Finetuning embeddings - nn.Embedding vs. nn.Embedding.from_pretrained

I have been working with pretrained embeddings (Glove) and would like to allow these to be finetuned. I currently use embeddings like this:

    word_embeddingsA = nn.Embedding(vocab_size, embedding_length)
    word_embeddingsA.weight = nn.Parameter(TEXT.vocab.vectors, requires_grad=False)

Should I simply set requires_grad=True to allow the embeddings to be trained? Or should I do something like this

    word_embeddingsA = nn.Embedding.from_pretrained(TEXT.vocab.vectors, freeze=False)
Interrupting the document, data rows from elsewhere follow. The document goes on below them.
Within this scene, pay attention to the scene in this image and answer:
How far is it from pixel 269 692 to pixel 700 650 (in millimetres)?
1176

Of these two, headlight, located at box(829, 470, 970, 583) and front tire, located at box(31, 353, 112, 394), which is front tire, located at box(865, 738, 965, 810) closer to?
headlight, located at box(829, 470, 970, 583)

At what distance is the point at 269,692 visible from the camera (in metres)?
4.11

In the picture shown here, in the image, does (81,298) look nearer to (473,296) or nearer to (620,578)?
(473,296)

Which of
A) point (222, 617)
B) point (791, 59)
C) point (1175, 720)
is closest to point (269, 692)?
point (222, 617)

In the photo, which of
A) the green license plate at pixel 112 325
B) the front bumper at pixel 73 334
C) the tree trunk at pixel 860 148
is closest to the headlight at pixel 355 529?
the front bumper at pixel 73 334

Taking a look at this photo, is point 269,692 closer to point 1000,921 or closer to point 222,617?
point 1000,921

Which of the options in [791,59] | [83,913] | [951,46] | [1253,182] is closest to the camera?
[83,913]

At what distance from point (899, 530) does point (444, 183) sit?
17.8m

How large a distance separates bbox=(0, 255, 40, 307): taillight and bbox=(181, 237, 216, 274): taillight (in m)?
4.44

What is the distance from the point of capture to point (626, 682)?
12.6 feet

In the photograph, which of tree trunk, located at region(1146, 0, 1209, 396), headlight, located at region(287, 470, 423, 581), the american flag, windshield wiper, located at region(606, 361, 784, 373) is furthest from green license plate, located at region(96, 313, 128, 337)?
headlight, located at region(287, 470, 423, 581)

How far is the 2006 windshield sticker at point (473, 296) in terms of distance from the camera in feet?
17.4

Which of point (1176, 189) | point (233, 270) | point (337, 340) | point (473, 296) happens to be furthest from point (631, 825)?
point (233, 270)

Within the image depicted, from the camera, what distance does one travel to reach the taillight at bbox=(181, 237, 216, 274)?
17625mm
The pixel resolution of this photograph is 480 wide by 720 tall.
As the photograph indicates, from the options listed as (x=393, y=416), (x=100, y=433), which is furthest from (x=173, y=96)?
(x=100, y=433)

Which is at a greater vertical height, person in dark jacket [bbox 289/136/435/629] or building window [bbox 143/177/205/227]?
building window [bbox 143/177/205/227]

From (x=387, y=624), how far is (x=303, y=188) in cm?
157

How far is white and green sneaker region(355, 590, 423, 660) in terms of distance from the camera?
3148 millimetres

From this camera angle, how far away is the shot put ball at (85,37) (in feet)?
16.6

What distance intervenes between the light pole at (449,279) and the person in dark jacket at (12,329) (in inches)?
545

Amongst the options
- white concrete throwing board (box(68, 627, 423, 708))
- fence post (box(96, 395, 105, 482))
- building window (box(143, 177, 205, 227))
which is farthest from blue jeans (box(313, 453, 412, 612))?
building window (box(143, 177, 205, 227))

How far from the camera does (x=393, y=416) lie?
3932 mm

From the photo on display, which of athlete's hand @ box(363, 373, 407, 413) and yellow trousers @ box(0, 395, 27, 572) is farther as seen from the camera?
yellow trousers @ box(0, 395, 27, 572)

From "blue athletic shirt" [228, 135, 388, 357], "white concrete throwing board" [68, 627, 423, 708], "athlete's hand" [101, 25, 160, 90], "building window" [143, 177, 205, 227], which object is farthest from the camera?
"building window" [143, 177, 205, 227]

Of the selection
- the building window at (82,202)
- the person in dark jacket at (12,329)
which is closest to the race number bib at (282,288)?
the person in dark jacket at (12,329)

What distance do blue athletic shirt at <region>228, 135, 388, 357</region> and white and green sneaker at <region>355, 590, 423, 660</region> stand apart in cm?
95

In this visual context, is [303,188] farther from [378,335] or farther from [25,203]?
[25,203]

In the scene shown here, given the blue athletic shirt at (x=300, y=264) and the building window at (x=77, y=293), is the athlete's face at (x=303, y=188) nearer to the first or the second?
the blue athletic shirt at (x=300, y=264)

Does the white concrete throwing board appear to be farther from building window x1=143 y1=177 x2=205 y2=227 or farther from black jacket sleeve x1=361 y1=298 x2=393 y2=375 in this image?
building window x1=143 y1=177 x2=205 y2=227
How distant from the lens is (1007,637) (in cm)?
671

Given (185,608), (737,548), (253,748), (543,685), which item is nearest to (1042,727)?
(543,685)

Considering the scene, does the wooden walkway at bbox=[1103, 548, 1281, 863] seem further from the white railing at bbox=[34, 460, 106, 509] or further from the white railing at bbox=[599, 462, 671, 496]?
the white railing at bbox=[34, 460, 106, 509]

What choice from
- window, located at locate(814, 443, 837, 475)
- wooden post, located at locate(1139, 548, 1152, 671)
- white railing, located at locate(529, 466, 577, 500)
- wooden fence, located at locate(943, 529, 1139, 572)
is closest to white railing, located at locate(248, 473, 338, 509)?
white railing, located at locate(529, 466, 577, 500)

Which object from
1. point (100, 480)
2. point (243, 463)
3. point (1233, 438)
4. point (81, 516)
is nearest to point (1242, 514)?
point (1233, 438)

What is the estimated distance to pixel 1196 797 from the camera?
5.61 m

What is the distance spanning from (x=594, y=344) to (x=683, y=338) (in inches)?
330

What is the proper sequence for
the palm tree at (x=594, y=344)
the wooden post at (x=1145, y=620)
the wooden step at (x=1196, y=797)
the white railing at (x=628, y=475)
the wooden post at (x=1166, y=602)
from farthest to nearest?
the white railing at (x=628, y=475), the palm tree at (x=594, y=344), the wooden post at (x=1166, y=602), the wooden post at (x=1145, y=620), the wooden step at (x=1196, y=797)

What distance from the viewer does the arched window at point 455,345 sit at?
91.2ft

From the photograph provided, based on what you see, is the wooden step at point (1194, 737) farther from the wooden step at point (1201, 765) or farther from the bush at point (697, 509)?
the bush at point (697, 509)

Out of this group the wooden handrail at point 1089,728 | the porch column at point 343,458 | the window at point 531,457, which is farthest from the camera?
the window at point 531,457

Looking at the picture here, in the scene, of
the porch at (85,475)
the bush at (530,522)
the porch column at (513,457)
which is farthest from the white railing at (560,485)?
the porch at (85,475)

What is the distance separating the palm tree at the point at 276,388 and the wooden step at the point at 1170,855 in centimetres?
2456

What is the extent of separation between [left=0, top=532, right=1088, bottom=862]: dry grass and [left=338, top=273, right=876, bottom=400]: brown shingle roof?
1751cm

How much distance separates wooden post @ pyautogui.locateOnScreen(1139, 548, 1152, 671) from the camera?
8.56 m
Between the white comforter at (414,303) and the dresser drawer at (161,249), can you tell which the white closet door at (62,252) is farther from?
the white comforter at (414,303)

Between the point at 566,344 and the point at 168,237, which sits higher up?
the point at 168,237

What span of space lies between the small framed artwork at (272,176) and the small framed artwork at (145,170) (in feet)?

Are these equivalent, and do I have a way to check that the embeddings are getting trained?

The approaches should yield the same result (if you use requires_grad=True in the first approach).
To make sure this layer is trained, you could check the gradients after the backward call via:

print(model.word_embeddings.weight.grad)

and you should see valid gradients.
If you are seeing None as the return value, the computation graph might have been detached at some point.

1 Like

Ok thanks. If I now want to infer using the trained weights can I still do

test_sen1 = TEXT.preprocess(test_sen1)
test_sen1 = [[TEXT.vocab.stoi[x] for x in test_sen1]]
test_sen1 = np.asarray(test_sen1)
test_sen1 = torch.LongTensor(test_sen1)
test_tensor1 = Variable(test_sen1, volatile=True)
output = model(test_tensor1,1)

I suppose this may still be ok as the TEXT object is just supplying the indices?

I’m not familiar enough with torchtext unfortunately.
Could you test this code snippet using some training examples and run a sanity check to see, if the predictions are expected?

PS: Variables are deprecated since PyTorch 0.4, so you can use tensors now. :wink:
To save memory, wrap the inference code in a with torch.no_grad() block.